Representative Tom Emmer has reiterated his stance against central bank digital currencies (CBDCs), labeling them as a fundamental threat to American financial privacy and independence. Speaking at a recent congressional hearing, Emmer argued that permitting unelected officials to oversee CBDC issuance could “upend the American way of life.”
His remarks follow a decisive move by former President Donald Trump, who on January 23 signed an executive order prohibiting the establishment, issuance, circulation, and use of a CBDC in the United States. Emmer emphasized that the legislation he reintroduced could safeguard against future administrations potentially leveraging CBDCs as a tool for financial surveillance.
At the same hearing, Paxos CEO Charles Cascarilla called for regulatory clarity on stablecoins, urging lawmakers to ensure consistency across jurisdictions.

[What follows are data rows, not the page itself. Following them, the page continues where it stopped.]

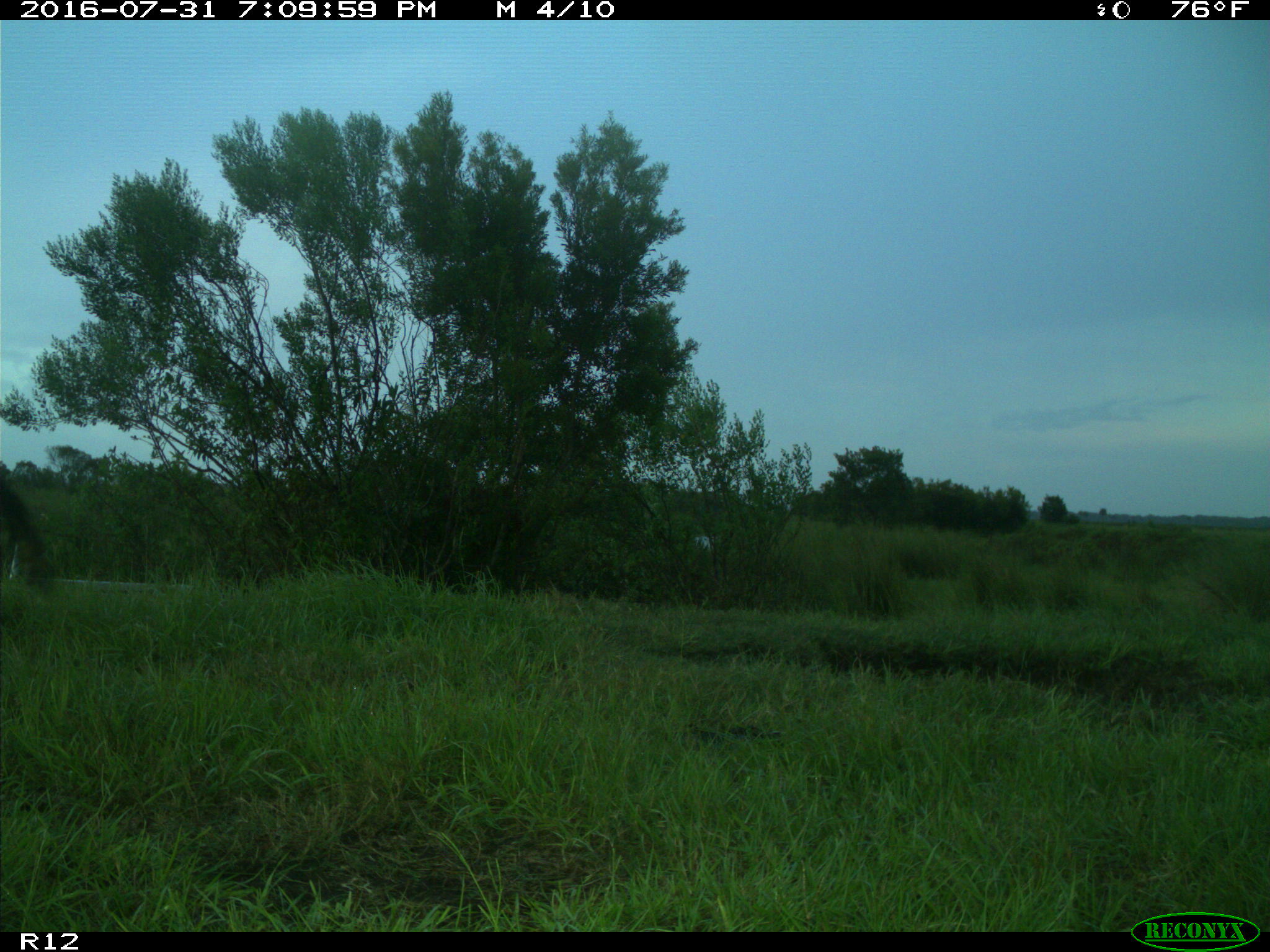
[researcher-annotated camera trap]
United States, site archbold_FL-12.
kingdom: Animalia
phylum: Chordata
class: Mammalia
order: Artiodactyla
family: Bovidae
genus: Bos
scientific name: Bos taurus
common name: domestic cow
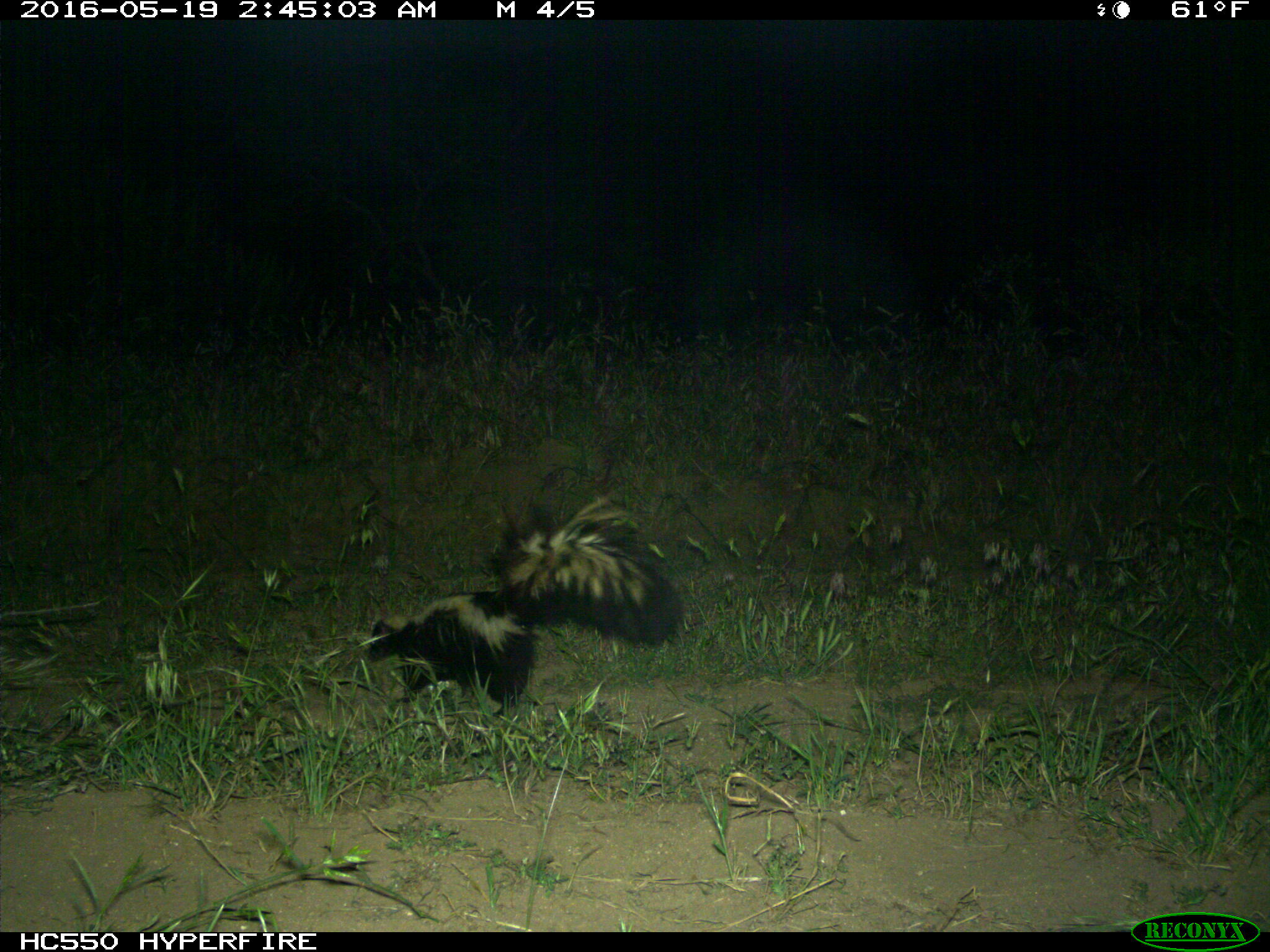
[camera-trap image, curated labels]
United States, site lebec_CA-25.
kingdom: Animalia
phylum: Chordata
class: Mammalia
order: Carnivora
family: Mephitidae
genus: Mephitis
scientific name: Mephitis mephitis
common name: striped skunk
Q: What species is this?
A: Mephitis mephitis (striped skunk).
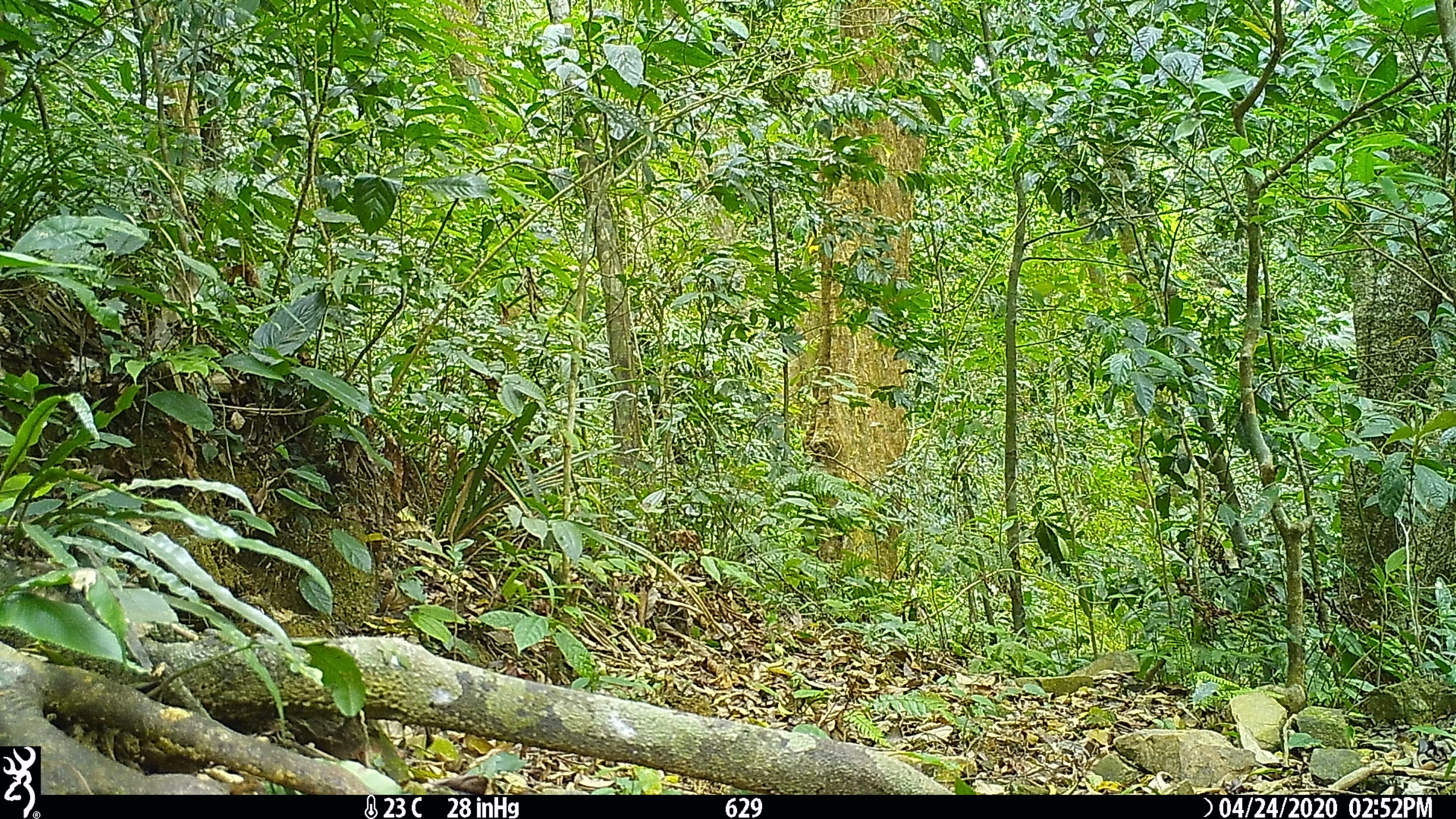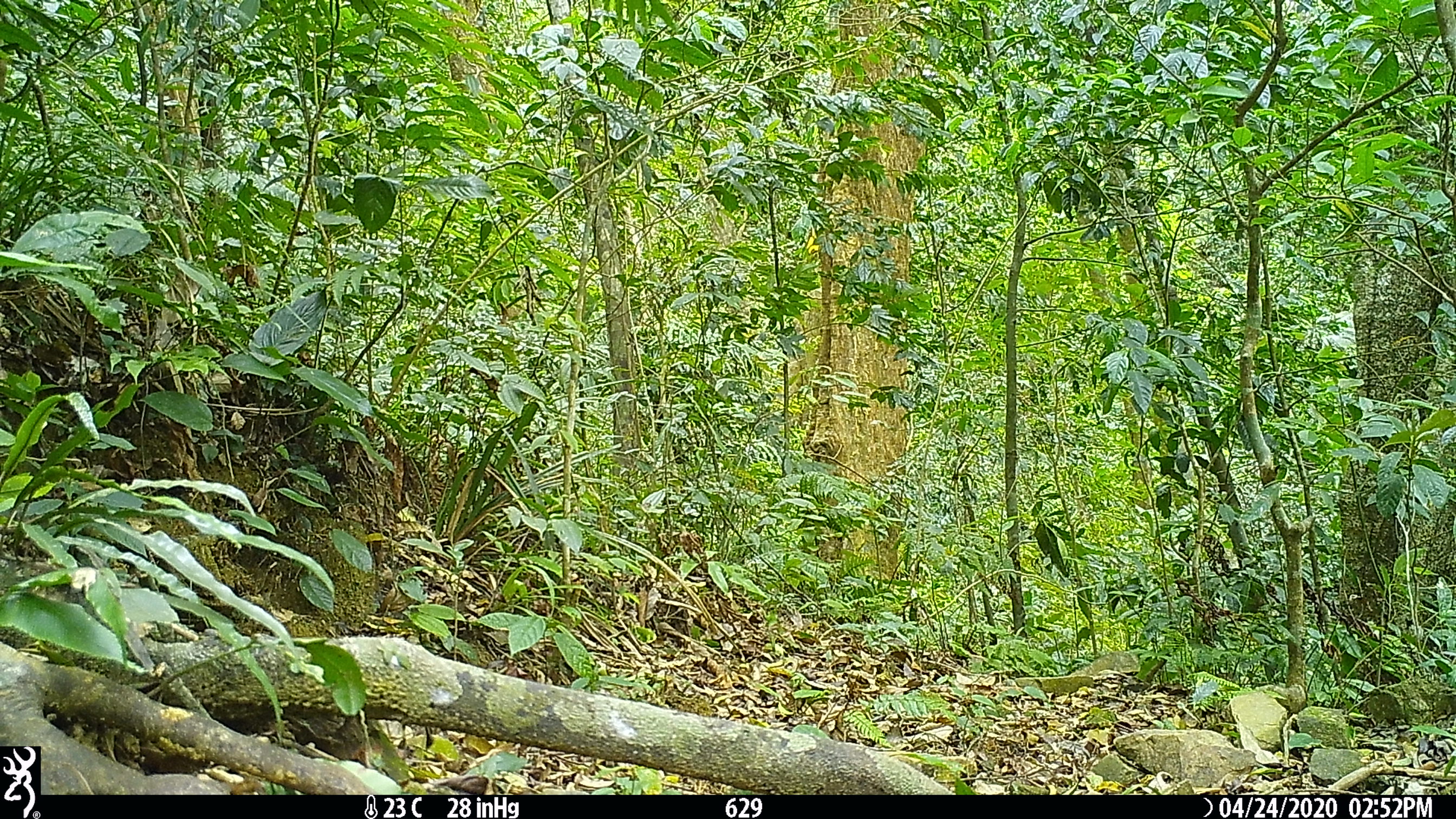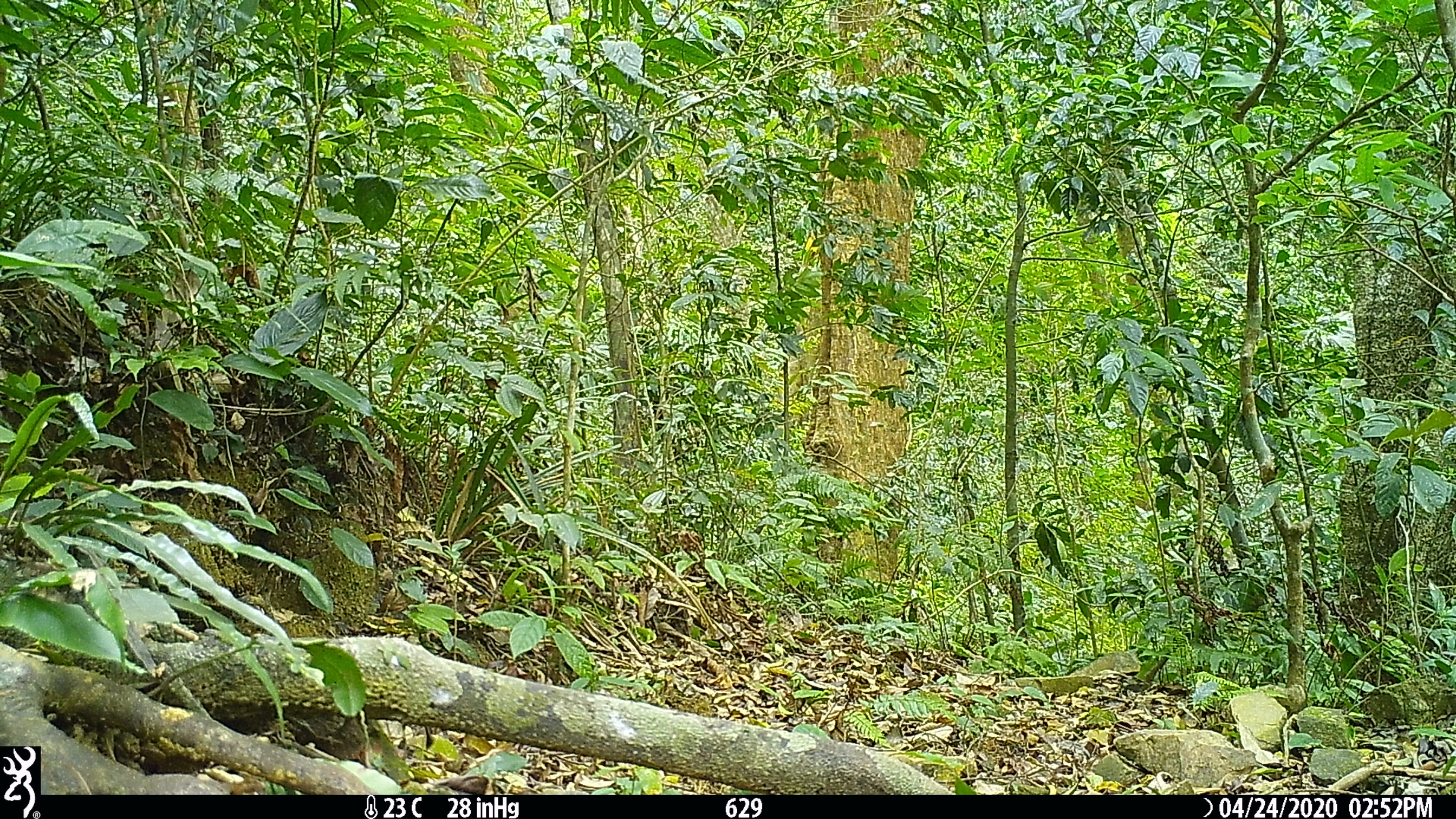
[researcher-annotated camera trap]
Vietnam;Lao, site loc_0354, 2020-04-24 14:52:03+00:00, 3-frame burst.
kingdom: Animalia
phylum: Chordata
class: Mammalia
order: Carnivora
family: Mustelidae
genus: Martes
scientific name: Martes flavigula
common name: yellow-throated marten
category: yellow throated marten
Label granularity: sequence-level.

Cascarilla stressed that unified regulatory frameworks would prevent arbitrage opportunities, ensuring that issuers adhere to identical standards globally.
“By having the same set of rules that everyone must meet to access the U.S. market, it will create a race to the top, not a race to the bottom,” Cascarilla stated.
Emmer, a Republican from Minnesota, further underscored privacy concerns tied to CBDCs, advocating for pro-stablecoin legislation as a means to integrate traditional finance with blockchain technology while preserving user privacy.
“This underscores why we must prioritize pro-stablecoin legislation alongside anti-CBDC legislation,” he said.
Meanwhile, amid growing pro-crypto legislative momentum, a report by the Center for Political Accountability (CPA) has raised concerns regarding the cryptocurrency industry’s expanding influence in U.S. politics. According to the CPA’s March 7 report, crypto firms have collectively spent $134 million on the 2024 elections in what it describes as “unchecked political spending,” posing potential risks to regulatory stability.